### DOCUMENT
Getting final urls of shortened urls (like bit.ly)

2020-02-01 12:37发布

问题:

[Updated At Bottom]
Hi everyone.

Start With Short URLs:
Imagine that you've got a collection of 5 short urls (like http://bit.ly) in a php array, like this:

$shortUrlArray = array("http://bit.ly/123",
"http://bit.ly/123",
"http://bit.ly/123",
"http://bit.ly/123",
"http://bit.ly/123");

End with Final, Redirected URLs:
How can I get the final url of these short urls with php? Like this:

http://www.example.com/some-directory/some-page.html
http://www.example.com/some-directory/some-page.html
http://www.example.com/some-directory/some-page.html
http://www.example.com/some-directory/some-page.html
http://www.example.com/some-directory/some-page.html

I have one method (found online) that works well with a single url, but when looping over multiple urls, it only works with the final url in the array. For your reference, the method is this:

function get_web_page( $url ) 
{ 
    $options = array( 
        CURLOPT_RETURNTRANSFER => true,     // return web page 
        CURLOPT_HEADER         => true,    // return headers 
        CURLOPT_FOLLOWLOCATION => true,     // follow redirects 
        CURLOPT_ENCODING       => "",       // handle all encodings 
        CURLOPT_USERAGENT      => "spider", // who am i 
        CURLOPT_AUTOREFERER    => true,     // set referer on redirect 
        CURLOPT_CONNECTTIMEOUT => 120,      // timeout on connect 
        CURLOPT_TIMEOUT        => 120,      // timeout on response 
        CURLOPT_MAXREDIRS      => 10,       // stop after 10 redirects 
    ); 

    $ch      = curl_init( $url ); 
    curl_setopt_array( $ch, $options ); 
    $content = curl_exec( $ch ); 
    $err     = curl_errno( $ch ); 
    $errmsg  = curl_error( $ch ); 
    $header  = curl_getinfo( $ch ); 
    curl_close( $ch ); 

    //$header['errno']   = $err; 
    //$header['errmsg']  = $errmsg; 
    //$header['content'] = $content; 
    print($header[0]); 
    return $header; 
}  


//Using the above method in a for loop

$finalURLs = array();

$lineCount = count($shortUrlArray);

for($i = 0; $i <= $lineCount; $i++){

    $singleShortURL = $shortUrlArray[$i];

    $myUrlInfo = get_web_page( $singleShortURL ); 

    $rawURL = $myUrlInfo["url"];

    array_push($finalURLs, $rawURL);

}

Close, but not enough
This method works, but only with a single url. I Can't use it in a for loop which is what I want to do. When used in the above example in a for loop, the first four elements come back unchanged, and only the final element is converted into its final url. This happens whether your array is 5 elements or 500 elements long.

Solution Sought:
Please give me a hint as to how you'd modify this method to work when used inside of a for loop with collection of urls (Rather than just one).

-OR-

If you know of code that is better suited for this task, please include it in your answer.

Thanks in advance.

[Items excerpted from a collection]
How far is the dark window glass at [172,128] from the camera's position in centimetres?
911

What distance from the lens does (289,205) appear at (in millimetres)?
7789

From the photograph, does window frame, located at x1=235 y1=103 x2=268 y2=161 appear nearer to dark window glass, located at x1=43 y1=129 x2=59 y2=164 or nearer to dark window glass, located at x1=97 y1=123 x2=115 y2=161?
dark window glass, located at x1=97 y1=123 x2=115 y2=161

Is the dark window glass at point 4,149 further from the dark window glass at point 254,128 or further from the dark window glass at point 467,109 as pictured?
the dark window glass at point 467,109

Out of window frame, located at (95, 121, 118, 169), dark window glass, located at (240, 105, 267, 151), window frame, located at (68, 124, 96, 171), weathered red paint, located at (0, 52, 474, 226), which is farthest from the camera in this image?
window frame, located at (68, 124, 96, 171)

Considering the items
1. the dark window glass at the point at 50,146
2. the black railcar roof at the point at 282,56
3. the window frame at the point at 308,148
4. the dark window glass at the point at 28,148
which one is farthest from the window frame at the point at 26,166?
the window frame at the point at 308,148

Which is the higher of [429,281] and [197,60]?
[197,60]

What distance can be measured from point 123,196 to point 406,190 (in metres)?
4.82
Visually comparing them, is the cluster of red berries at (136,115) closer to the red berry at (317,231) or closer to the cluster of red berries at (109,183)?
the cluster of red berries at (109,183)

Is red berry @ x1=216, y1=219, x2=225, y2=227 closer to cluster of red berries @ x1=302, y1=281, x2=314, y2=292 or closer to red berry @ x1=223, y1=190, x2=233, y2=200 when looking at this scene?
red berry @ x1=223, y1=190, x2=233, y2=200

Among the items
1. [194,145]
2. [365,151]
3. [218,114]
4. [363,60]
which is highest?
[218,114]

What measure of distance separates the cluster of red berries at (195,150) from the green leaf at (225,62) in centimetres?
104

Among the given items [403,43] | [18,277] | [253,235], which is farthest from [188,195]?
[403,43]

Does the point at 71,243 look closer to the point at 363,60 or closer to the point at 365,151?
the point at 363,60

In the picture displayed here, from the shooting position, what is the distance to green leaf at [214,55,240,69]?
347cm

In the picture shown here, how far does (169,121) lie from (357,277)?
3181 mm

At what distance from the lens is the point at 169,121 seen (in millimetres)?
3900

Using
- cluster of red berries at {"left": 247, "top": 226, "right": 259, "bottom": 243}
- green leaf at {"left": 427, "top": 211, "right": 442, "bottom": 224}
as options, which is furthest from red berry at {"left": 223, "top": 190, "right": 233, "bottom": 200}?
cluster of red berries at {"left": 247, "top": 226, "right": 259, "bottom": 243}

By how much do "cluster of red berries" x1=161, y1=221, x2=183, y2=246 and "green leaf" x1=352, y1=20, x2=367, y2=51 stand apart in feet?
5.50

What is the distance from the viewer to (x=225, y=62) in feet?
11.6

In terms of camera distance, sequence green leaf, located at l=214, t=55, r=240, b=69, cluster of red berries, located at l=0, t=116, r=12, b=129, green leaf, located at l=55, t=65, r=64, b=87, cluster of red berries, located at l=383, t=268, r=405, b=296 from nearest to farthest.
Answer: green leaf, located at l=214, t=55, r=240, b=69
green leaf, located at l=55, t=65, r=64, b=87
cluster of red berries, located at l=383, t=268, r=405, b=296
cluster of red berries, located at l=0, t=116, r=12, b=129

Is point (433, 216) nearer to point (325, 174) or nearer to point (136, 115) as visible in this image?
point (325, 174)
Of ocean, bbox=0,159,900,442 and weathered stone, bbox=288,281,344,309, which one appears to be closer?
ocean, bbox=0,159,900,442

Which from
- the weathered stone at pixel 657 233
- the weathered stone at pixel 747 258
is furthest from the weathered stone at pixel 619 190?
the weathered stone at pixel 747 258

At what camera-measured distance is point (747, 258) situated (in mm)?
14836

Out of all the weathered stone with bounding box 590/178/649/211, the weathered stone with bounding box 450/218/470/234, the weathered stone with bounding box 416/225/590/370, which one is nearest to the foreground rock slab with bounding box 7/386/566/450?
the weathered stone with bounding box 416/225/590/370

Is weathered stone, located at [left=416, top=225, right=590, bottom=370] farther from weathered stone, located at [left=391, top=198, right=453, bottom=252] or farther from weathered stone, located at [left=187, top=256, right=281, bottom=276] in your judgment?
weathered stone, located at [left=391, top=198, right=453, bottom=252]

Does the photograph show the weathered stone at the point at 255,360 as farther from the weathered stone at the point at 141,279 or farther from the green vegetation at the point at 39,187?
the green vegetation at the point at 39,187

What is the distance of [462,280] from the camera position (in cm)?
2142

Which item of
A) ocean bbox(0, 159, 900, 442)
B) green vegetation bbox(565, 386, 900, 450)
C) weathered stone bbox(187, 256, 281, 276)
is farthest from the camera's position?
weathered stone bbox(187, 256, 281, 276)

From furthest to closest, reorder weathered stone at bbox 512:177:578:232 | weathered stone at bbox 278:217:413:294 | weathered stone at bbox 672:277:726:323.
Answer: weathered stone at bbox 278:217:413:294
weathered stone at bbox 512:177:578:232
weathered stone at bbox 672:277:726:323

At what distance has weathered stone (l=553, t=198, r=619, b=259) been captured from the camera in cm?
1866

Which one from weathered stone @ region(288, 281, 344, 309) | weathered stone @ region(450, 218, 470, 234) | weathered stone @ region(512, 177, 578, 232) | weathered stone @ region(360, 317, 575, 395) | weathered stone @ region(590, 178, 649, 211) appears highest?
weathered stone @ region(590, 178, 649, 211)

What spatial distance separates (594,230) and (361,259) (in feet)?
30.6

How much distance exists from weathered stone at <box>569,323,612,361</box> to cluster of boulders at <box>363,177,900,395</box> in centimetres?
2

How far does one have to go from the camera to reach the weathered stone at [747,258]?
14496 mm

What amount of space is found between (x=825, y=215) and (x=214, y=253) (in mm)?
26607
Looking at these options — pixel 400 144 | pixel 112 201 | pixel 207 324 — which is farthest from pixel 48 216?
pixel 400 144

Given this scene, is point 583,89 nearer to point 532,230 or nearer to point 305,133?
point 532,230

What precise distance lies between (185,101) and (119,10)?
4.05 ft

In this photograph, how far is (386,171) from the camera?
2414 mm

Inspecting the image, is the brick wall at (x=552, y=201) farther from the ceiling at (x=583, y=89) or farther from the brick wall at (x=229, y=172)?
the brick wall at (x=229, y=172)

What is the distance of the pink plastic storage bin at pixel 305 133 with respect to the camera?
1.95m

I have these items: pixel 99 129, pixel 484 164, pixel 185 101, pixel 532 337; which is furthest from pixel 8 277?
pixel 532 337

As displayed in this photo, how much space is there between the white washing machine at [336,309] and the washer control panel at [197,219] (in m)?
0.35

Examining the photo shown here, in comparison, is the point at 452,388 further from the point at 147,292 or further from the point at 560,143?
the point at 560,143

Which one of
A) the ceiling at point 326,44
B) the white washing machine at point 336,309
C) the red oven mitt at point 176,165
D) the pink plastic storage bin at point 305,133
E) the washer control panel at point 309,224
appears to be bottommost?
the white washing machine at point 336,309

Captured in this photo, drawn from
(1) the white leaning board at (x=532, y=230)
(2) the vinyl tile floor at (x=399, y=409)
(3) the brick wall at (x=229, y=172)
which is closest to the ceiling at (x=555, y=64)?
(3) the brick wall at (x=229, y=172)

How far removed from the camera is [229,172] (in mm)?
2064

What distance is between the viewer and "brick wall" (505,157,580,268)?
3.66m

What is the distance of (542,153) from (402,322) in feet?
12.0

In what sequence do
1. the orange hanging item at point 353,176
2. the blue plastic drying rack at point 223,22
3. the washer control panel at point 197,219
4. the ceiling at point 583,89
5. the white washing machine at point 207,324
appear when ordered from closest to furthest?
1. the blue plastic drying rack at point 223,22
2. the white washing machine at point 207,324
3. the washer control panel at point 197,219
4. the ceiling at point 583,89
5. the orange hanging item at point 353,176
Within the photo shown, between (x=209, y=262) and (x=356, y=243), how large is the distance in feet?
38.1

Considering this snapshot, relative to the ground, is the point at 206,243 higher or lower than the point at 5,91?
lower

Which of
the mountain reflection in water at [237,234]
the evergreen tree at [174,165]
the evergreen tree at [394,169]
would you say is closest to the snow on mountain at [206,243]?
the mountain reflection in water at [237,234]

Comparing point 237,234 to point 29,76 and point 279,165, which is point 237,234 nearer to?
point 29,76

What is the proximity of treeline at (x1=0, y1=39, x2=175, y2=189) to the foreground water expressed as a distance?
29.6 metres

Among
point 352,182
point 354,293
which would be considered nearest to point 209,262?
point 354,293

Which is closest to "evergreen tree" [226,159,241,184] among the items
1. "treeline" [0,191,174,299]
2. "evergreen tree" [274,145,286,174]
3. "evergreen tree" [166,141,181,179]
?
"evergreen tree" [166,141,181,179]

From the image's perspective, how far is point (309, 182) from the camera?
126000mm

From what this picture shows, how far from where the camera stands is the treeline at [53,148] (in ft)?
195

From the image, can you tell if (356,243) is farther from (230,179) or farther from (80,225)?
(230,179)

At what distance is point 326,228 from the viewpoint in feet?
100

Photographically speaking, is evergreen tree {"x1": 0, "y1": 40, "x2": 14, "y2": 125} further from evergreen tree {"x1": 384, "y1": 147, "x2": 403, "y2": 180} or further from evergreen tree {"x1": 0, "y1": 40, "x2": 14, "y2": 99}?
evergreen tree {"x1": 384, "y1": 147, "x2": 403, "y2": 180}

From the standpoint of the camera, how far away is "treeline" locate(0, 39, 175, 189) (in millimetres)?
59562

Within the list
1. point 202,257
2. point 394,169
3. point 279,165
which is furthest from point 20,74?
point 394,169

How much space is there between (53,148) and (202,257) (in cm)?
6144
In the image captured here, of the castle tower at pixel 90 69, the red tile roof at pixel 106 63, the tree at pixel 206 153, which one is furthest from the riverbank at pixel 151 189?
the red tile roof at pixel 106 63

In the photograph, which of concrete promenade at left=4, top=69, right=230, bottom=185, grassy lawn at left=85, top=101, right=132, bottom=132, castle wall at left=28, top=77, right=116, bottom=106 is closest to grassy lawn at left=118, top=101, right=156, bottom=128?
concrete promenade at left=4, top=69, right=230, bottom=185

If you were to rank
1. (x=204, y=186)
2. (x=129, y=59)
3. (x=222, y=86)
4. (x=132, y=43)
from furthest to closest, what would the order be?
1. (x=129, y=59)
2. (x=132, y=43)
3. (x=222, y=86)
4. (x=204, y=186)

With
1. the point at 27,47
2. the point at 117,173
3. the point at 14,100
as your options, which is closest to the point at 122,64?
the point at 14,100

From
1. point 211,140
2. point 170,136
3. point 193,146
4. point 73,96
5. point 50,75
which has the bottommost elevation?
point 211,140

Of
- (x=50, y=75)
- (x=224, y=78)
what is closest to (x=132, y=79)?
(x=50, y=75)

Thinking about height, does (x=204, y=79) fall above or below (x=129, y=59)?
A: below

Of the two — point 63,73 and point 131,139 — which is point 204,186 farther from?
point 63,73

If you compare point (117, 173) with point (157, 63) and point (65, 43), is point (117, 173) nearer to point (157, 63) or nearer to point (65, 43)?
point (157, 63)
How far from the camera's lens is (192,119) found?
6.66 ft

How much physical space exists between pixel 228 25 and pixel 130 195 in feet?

### ACTIONS TO TAKE
1. Answer these questions about the short-URL thread:
(a) What user agent string does the function set?
(b) After how many redirects does the function stop?
(c) In the five-URL loop example, how many elements come back unchanged?
2. Continue the short-URL thread from its final line.

### WRITTEN ANSWERS
1.
(a) "spider"
(b) 10
(c) The first four

2.
Update:
After some further prodding I've found that the problem lies not in the above method (which, after all, seems to work fine in for loops) but possibly encoding. When I hard-code an array of short urls, the loop works fine. But when I pass in a block of newline-seperated urls from an html form using GET or POST, the above mentioned problem ensues. Are the urls somehow being changed into a format not compatible with the method when I submit the form????

New Update:
You guys, I've found that my problem was due to something unrelated to the above method. My problem was that the URL encoding of my short urls converted what i thought were just newline characters (separating the urls) into this: %0D%0A which is a line feed or return character... And that all short urls save for the final url in the collection had a "ghost" character appended to the tail, thus making it impossible to retrieve the final urls for those only. I identified the ghost character, corrected my php explode, and all works fine now. Sorry and thanks.

回答1:

This may be of some help: How to put string in array, split by new line?

You would probably do something like this, assuming you're getting the URLs returned in POST:

$final_urls = array();

$short_urls = explode( chr(10), $_POST['short_urls'] ); //You can replace chr(10) with "\n" or "\r\n", depending on how you get your urls. And of course, change $_POST['short_urls'] to the source of your string.

foreach ( $short_urls as $short ) {
    $final_urls[] = get_web_page( $short );
}

I get the following output, using var_dump($final_urls); and your bit.ly url:

http://codepad.org/8YhqlCo1

And my source: $_POST['short_urls'] = "http://bit.ly/123\nhttp://bit.ly/123\nhttp://bit.ly/123\nhttp://bit.ly/123";

I also got an error, using your function: Notice: Undefined offset: 0 in /var/www/test.php on line 27 Line 27: print($header[0]); I'm not sure what you wanted there...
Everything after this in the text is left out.